(Stored records)
──────────

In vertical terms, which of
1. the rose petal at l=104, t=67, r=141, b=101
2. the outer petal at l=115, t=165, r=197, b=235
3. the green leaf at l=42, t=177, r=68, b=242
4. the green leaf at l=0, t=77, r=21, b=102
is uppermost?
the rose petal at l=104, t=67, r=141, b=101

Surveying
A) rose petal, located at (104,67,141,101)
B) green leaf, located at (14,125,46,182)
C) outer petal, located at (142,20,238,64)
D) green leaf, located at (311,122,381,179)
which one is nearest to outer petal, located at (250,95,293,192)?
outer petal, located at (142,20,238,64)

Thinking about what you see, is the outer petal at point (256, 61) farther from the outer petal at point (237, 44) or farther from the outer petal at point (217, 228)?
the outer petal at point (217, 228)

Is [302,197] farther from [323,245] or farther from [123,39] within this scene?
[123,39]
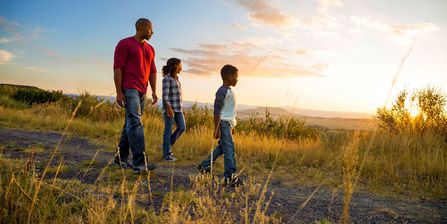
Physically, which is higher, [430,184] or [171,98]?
[171,98]

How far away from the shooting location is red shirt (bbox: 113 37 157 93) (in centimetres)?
540

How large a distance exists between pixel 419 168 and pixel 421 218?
9.31ft

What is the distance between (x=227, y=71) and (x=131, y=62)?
1.44 m

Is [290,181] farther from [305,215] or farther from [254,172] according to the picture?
[305,215]

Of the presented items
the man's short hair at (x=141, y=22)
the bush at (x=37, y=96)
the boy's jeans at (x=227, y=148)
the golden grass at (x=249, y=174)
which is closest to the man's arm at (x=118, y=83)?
the man's short hair at (x=141, y=22)

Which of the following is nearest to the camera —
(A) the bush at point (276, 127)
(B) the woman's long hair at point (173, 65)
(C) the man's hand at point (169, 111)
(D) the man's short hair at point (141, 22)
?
(D) the man's short hair at point (141, 22)

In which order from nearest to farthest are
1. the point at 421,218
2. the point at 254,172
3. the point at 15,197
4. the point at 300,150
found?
the point at 15,197, the point at 421,218, the point at 254,172, the point at 300,150

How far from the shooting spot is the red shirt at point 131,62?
5.40m

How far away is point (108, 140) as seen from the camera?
1028cm

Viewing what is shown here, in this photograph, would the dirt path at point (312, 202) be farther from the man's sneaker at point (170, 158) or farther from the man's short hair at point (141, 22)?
the man's short hair at point (141, 22)

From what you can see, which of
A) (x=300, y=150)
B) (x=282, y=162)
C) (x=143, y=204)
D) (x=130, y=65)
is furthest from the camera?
(x=300, y=150)

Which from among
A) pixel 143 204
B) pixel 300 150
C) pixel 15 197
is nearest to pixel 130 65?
pixel 143 204

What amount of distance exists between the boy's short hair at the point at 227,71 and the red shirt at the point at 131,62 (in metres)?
1.25

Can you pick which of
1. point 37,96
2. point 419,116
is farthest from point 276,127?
point 37,96
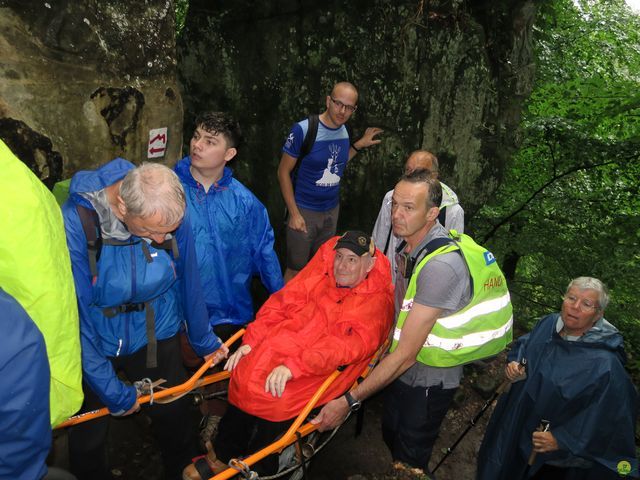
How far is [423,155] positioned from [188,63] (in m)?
3.62

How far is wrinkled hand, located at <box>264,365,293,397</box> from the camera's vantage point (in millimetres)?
3111

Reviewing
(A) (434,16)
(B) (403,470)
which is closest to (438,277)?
(B) (403,470)

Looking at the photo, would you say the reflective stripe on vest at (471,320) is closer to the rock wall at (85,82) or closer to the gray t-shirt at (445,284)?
the gray t-shirt at (445,284)

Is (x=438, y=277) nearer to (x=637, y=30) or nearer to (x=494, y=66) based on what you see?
(x=494, y=66)

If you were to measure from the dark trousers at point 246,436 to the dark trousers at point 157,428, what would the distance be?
23cm

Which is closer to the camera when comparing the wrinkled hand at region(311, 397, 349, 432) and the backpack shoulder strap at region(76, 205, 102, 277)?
the backpack shoulder strap at region(76, 205, 102, 277)

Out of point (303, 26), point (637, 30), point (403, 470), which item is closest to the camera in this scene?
point (403, 470)

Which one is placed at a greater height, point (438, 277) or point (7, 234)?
point (7, 234)

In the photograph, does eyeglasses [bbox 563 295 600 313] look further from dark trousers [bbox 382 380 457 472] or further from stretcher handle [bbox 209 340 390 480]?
stretcher handle [bbox 209 340 390 480]

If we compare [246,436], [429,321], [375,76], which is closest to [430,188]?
[429,321]

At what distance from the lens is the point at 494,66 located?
6.24 m

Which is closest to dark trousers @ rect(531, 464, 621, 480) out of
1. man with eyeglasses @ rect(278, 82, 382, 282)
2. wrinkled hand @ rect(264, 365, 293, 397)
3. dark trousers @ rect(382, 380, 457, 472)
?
dark trousers @ rect(382, 380, 457, 472)

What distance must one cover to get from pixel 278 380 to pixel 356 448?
6.54 feet

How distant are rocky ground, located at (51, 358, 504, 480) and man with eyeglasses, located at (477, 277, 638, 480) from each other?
1078 millimetres
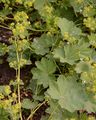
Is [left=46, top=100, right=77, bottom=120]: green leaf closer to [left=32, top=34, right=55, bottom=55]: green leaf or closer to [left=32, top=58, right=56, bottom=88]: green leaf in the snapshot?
[left=32, top=58, right=56, bottom=88]: green leaf

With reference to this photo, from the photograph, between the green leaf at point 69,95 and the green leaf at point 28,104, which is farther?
the green leaf at point 28,104

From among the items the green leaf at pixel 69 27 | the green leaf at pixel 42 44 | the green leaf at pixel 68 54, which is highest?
the green leaf at pixel 69 27

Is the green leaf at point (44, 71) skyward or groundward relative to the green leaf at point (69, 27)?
groundward

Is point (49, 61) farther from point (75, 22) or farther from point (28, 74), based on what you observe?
point (75, 22)

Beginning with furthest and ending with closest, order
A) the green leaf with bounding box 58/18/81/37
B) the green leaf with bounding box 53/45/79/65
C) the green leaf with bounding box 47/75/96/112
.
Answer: the green leaf with bounding box 58/18/81/37
the green leaf with bounding box 53/45/79/65
the green leaf with bounding box 47/75/96/112

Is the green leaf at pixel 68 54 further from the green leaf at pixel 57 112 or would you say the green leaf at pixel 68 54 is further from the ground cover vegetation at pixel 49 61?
the green leaf at pixel 57 112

──────────

■ **Exercise**
Update all of the data above by replacing each occurrence of "farther from" with "more distant from" and leaving everything else unchanged. Leave the pictures out of your answer.

■ **Written solution**
In vertical terms, which of
1. the rose petal at l=104, t=67, r=141, b=101
2. the outer petal at l=115, t=165, r=197, b=235
3. the green leaf at l=42, t=177, r=68, b=242
4. the green leaf at l=0, t=77, r=21, b=102
is uppermost?
the rose petal at l=104, t=67, r=141, b=101

Surveying
A) rose petal, located at (104,67,141,101)
B) green leaf, located at (14,125,46,182)
C) outer petal, located at (142,20,238,64)
D) green leaf, located at (311,122,381,179)
which one is nearest to outer petal, located at (250,95,293,192)?
outer petal, located at (142,20,238,64)

Thinking about what you see, is the outer petal at point (256, 61) more distant from the outer petal at point (237, 44) or more distant from the outer petal at point (217, 228)?
the outer petal at point (217, 228)

Is [302,197] more distant from [323,245] or more distant from [123,39] within this scene?
[123,39]
Physically, which is higher, [430,184] or [171,98]?
[171,98]

How far away from the shooting location is red shirt (bbox: 113 37 157 93) (in centimetres)?
540

How large a distance exists between pixel 419 168 and pixel 421 218?
9.31ft

What is the distance between (x=227, y=71) and (x=131, y=62)?
1.44 m

Is [290,181] more distant from [305,215] or more distant from [254,172] according to the picture?
[305,215]

Of the presented items
the man's short hair at (x=141, y=22)
the bush at (x=37, y=96)
the boy's jeans at (x=227, y=148)
the golden grass at (x=249, y=174)
which is closest to the man's arm at (x=118, y=83)?
the man's short hair at (x=141, y=22)

Which of the following is nearest to the camera —
(A) the bush at point (276, 127)
(B) the woman's long hair at point (173, 65)
(C) the man's hand at point (169, 111)
(D) the man's short hair at point (141, 22)
?
(D) the man's short hair at point (141, 22)

In which order from nearest to farthest are
1. the point at 421,218
2. the point at 254,172
3. the point at 15,197
4. the point at 300,150
found?
the point at 15,197, the point at 421,218, the point at 254,172, the point at 300,150

How far from the shooting spot is the red shirt at point 131,62?
5.40m

How far away is point (108, 140) as seen from the camera?
1028cm

Viewing what is shown here, in this photograph, would the dirt path at point (312, 202) be more distant from the man's sneaker at point (170, 158) or more distant from the man's short hair at point (141, 22)?
the man's short hair at point (141, 22)

From what you can see, which of
A) (x=300, y=150)
B) (x=282, y=162)
C) (x=143, y=204)
D) (x=130, y=65)
is furthest from the camera?
(x=300, y=150)

Which from among
A) pixel 143 204
B) pixel 300 150
C) pixel 15 197
is nearest to pixel 130 65?
pixel 143 204

What amount of distance exists between the boy's short hair at the point at 227,71 and the red shirt at the point at 131,62 (in metres)?
1.25

Can you pick which of
1. point 37,96
2. point 419,116
is farthest from point 276,127?
point 37,96
How far is [423,155] positioned from [188,63] (in m)?
3.62

How far is wrinkled hand, located at <box>264,365,293,397</box> from the camera's vantage point (in millimetres)?
3111

Reviewing
(A) (434,16)
(B) (403,470)
which is closest to (438,277)?
(B) (403,470)

Looking at the photo, would you say the reflective stripe on vest at (471,320) is closer to the rock wall at (85,82) or closer to the gray t-shirt at (445,284)?
the gray t-shirt at (445,284)

Is (x=438, y=277) nearer to (x=637, y=30) or nearer to (x=494, y=66) based on what you see?
(x=494, y=66)

If you were to measure from the dark trousers at point 246,436 to the dark trousers at point 157,428, what would the distance be?
23cm

Which is closer to the camera when comparing the wrinkled hand at region(311, 397, 349, 432) and the backpack shoulder strap at region(76, 205, 102, 277)?
the backpack shoulder strap at region(76, 205, 102, 277)

Out of point (303, 26), point (637, 30), point (403, 470), which item is closest to the camera in this scene?
point (403, 470)

Which one is placed at a greater height, point (438, 277) or point (7, 234)?
point (7, 234)

In the photograph, does eyeglasses [bbox 563 295 600 313] look further from dark trousers [bbox 382 380 457 472] or further from stretcher handle [bbox 209 340 390 480]?
stretcher handle [bbox 209 340 390 480]

If we compare [246,436], [429,321], [375,76], which is closest to [430,188]?
[429,321]

At what distance from the lens is the point at 494,66 located?
6.24 m

Which is closest to dark trousers @ rect(531, 464, 621, 480) out of
1. man with eyeglasses @ rect(278, 82, 382, 282)
2. wrinkled hand @ rect(264, 365, 293, 397)
3. dark trousers @ rect(382, 380, 457, 472)
?
dark trousers @ rect(382, 380, 457, 472)

What distance must one cover to get from pixel 278 380 to pixel 356 448?
6.54 feet

How distant are rocky ground, located at (51, 358, 504, 480) and man with eyeglasses, located at (477, 277, 638, 480) from each other?
1078 millimetres
Is [left=46, top=100, right=77, bottom=120]: green leaf closer to [left=32, top=34, right=55, bottom=55]: green leaf or closer to [left=32, top=58, right=56, bottom=88]: green leaf in the snapshot?
[left=32, top=58, right=56, bottom=88]: green leaf

With reference to this photo, from the photograph, between the green leaf at point 69,95 and the green leaf at point 28,104, which is farther?
the green leaf at point 28,104

From among the items the green leaf at pixel 69 27 | the green leaf at pixel 42 44 | the green leaf at pixel 68 54, which is highest?
the green leaf at pixel 69 27

Is the green leaf at point (44, 71) skyward or groundward relative to the green leaf at point (69, 27)?
groundward

Is point (49, 61) more distant from point (75, 22) or more distant from point (28, 74), based on what you observe?
point (75, 22)

Beginning with furthest and ending with closest, order
A) the green leaf with bounding box 58/18/81/37
B) the green leaf with bounding box 53/45/79/65
C) the green leaf with bounding box 47/75/96/112
.
Answer: the green leaf with bounding box 58/18/81/37
the green leaf with bounding box 53/45/79/65
the green leaf with bounding box 47/75/96/112

Is the green leaf at pixel 68 54 further from the green leaf at pixel 57 112 or would you say the green leaf at pixel 68 54 is further from the ground cover vegetation at pixel 49 61?
the green leaf at pixel 57 112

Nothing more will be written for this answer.